Le geste de Le Guin qui qualifie Les Dépossédés d’ambiguë n’est peut-être alors pas tant un bouleversement qu’un dévoilement : en vérité, toutes les utopies sont ambiguës, imparfaites. Ce qui les différencie des autres récits est peut-être seulement qu’elles ambitionnent de poser la question politique dans toute sa globalité plutôt qu’inscrire un récit dans des circonstances et dans des déterminations familières. Cette force est aussi leur plus grande fragilité. Leur volonté d’exhaustivité (ou de son apparence) appelle des questionnements précis. On leur pardonne moins facilement l’hésitation ou l’imprécision. On demande : « Mais, alors, comment font-iels pour faire telle ou telle chose ? D’où leur vient telle ou telle énergie ? Comment ces personnes résolvent-iels telle ou telle difficulté ? Le récit ne le dit pas ! ». Toutes les questions sont posées. Certaines sont résolues, d’autres non. Qui se confronte à l’utopie veut connaître toutes les réponses. Dans le cas contraire, c’est l’édifice entier qui risque la disqualification. Pourtant, c’est une tâche impossible.

◆ **Consigne**: Recopiez en entier l'extrait choisi sur les utopies ambiguës, mot pour mot et sans rien modifier.

◆ **Données fournies**:
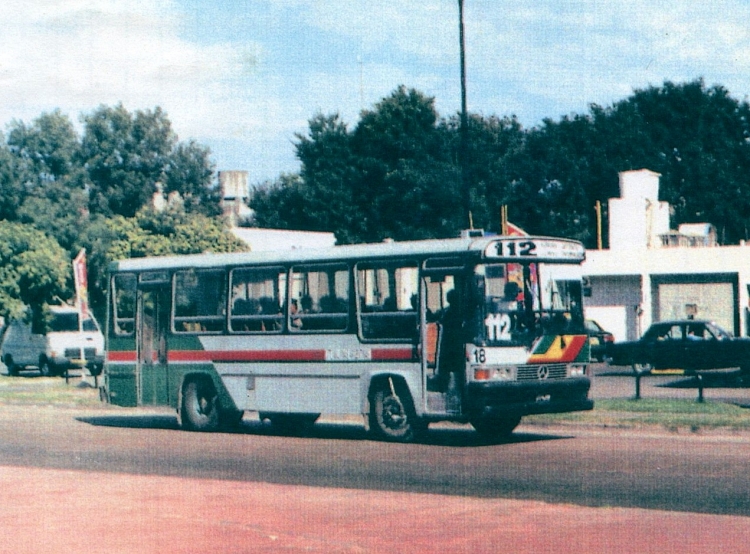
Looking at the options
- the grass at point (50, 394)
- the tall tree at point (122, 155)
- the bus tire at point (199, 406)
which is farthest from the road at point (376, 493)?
the tall tree at point (122, 155)

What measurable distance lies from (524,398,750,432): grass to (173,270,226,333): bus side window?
216 inches

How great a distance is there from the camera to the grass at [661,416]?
60.7 ft

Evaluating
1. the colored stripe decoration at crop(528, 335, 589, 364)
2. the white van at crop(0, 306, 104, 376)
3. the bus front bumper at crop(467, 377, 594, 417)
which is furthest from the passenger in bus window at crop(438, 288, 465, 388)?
the white van at crop(0, 306, 104, 376)

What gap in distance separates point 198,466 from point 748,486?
266 inches

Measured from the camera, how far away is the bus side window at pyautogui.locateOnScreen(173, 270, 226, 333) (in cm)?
2092

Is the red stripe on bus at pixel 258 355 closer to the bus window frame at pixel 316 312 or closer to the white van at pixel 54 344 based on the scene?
the bus window frame at pixel 316 312

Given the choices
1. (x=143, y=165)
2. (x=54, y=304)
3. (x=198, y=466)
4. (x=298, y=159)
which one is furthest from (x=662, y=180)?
(x=198, y=466)

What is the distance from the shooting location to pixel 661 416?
19703mm

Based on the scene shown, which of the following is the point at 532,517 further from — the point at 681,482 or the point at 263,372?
the point at 263,372

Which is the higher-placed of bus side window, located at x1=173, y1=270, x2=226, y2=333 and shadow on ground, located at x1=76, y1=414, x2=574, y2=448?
bus side window, located at x1=173, y1=270, x2=226, y2=333

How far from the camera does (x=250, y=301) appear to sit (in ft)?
67.0

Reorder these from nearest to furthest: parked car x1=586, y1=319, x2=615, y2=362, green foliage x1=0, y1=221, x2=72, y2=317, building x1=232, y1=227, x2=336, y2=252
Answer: parked car x1=586, y1=319, x2=615, y2=362
green foliage x1=0, y1=221, x2=72, y2=317
building x1=232, y1=227, x2=336, y2=252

◆ **Réponse produite**:
Le geste de Le Guin qui qualifie Les Dépossédés d’ambiguë n’est peut-être alors pas tant un bouleversement qu’un dévoilement : en vérité, toutes les utopies sont ambiguës, imparfaites. Ce qui les différencie des autres récits est peut-être seulement qu’elles ambitionnent de poser la question politique dans toute sa globalité plutôt qu’inscrire un récit dans des circonstances et dans des déterminations familières. Cette force est aussi leur plus grande fragilité. Leur volonté d’exhaustivité (ou de son apparence) appelle des questionnements précis. On leur pardonne moins facilement l’hésitation ou l’imprécision. On demande : « Mais, alors, comment font-iels pour faire telle ou telle chose ? D’où leur vient telle ou telle énergie ? Comment ces personnes résolvent-iels telle ou telle difficulté ? Le récit ne le dit pas ! ». Toutes les questions sont posées. Certaines sont résolues, d’autres non. Qui se confronte à l’utopie veut connaître toutes les réponses. Dans le cas contraire, c’est l’édifice entier qui risque la disqualification. Pourtant, c’est une tâche impossible.